As the new video from the Chandra observatory shows, the white dwarf siphons material from the red giant onto its surface. This happens because white dwarf stars are small and dense, and therefore create a strong gravitational field, and because there's a big temperature difference between the two stars, according to a statement from the Chandra research team. [Earth to Be Consumed By Red Giant Star (In 5 Billion Years)]
Although the white dwarf is about 10,000 times fainter than the red giant, it is much hotter, with a surface temperature of about 20,000 kelvins (35,540 degrees Fahrenheit, or 19,727 degrees Celsius). The red giant, by comparison, has a surface temperature of only about 3,000 kelvins (4,940 degrees F, or 2,727 degrees C).
Eventually, the white dwarf will build up enough material from the red giant on its surface to trigger a thermonuclear fusion of hydrogen, which results in a nova — an explosion that sends the outer layers of the star into space at tens of millions of miles per hour.
Rings around the star offer a history of previous such explosions. Scientists believe an outer ring was formed in 1073 and that an inner ring is the result of an explosion in the 1770s, Chandra representatives said in the statement.
Astronomers have been using the Chandra observatory to study this system since soon after the telescope first launched in 1999, and observations show that jets of X-ray emissions are moving away from R Aqr at 1.4 to 1.9 million mph (2.25 to 3.06 million km/h). These explosions are slower than those in 1073 and the 1770s that created the rings, and scientists from the Harvard-Smithsonian Center for Astrophysics (CfA) estimate that these "blobs of X-ray emission" are from eruptions in the 1950s and 1980s that were much less energetic than the nova in 1073, according to the Chandra statement.

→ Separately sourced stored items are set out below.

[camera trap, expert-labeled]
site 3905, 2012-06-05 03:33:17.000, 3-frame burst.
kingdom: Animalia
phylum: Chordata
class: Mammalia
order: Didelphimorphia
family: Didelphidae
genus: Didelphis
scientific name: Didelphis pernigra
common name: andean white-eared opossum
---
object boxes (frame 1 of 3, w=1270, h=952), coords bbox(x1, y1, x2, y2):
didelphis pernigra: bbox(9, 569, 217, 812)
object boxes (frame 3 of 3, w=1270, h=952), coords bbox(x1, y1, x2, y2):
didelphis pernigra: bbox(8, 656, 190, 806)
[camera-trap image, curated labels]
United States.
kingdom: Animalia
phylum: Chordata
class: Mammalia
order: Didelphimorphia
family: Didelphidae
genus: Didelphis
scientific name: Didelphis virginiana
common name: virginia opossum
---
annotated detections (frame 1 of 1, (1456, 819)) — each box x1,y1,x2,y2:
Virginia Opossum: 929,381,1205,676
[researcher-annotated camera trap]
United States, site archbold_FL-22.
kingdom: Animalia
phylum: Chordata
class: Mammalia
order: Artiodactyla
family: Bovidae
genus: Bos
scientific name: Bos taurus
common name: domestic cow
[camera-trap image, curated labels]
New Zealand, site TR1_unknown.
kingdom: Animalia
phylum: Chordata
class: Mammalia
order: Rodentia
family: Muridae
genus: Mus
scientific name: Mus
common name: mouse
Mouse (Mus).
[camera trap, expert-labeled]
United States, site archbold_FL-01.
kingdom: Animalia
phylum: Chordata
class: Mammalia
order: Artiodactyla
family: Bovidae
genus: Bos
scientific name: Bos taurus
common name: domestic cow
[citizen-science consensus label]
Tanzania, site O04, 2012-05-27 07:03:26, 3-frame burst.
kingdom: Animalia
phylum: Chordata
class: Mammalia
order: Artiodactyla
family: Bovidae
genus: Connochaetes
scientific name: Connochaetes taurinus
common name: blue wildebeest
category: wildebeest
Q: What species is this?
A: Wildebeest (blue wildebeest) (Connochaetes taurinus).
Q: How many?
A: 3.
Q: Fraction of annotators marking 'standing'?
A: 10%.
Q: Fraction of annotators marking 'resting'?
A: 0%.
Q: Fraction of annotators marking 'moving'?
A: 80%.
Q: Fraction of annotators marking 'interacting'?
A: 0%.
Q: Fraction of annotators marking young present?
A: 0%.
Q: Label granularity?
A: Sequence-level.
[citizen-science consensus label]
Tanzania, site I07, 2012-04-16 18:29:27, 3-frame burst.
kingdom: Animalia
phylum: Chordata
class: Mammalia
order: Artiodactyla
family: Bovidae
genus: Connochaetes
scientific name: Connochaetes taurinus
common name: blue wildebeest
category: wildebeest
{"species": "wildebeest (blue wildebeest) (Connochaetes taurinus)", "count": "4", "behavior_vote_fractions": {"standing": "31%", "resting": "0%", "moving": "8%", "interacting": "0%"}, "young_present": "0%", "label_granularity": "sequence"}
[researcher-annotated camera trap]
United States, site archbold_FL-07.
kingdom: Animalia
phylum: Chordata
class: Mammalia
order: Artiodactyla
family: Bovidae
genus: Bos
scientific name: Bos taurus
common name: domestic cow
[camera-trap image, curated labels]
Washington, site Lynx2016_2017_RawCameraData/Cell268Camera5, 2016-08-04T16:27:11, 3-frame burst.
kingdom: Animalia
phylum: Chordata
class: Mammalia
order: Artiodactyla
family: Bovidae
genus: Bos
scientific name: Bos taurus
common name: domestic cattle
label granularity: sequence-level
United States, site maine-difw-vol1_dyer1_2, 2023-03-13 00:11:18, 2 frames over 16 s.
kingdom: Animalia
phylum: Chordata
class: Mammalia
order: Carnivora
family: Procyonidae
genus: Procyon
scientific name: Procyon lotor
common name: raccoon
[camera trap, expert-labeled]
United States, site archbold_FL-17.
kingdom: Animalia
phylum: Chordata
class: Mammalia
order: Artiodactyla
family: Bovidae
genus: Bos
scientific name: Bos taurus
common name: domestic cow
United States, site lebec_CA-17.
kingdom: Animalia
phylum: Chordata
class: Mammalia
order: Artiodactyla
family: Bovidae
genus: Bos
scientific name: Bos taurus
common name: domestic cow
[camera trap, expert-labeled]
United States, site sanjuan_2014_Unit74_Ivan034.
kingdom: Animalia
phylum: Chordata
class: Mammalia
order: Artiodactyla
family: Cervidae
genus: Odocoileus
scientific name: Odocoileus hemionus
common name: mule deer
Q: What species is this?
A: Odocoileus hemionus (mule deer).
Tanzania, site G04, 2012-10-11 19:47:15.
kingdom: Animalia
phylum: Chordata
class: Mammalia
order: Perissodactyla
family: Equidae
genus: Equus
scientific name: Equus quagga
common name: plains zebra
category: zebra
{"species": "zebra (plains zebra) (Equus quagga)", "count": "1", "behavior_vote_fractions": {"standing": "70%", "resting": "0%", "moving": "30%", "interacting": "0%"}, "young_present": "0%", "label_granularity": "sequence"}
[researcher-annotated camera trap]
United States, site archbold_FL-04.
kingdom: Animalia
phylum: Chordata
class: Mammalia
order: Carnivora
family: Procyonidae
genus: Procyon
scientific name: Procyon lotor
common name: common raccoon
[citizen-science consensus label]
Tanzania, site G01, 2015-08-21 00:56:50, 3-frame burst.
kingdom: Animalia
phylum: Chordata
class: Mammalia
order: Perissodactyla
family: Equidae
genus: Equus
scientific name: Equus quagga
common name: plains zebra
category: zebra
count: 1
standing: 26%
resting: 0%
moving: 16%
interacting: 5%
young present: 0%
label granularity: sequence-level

After scientists detected a new jet of X-rays, researchers from the CfA theorized in 2007 that there had been another explosion in the 2000s.. Assuming that these less energetic explosions happen every few decades, then the star system is due to shed its outer layers again within the next ten years, according to the statement.
Scientists don't expect another eruption as powerful as the novas that created the rings to occur until the 2470s.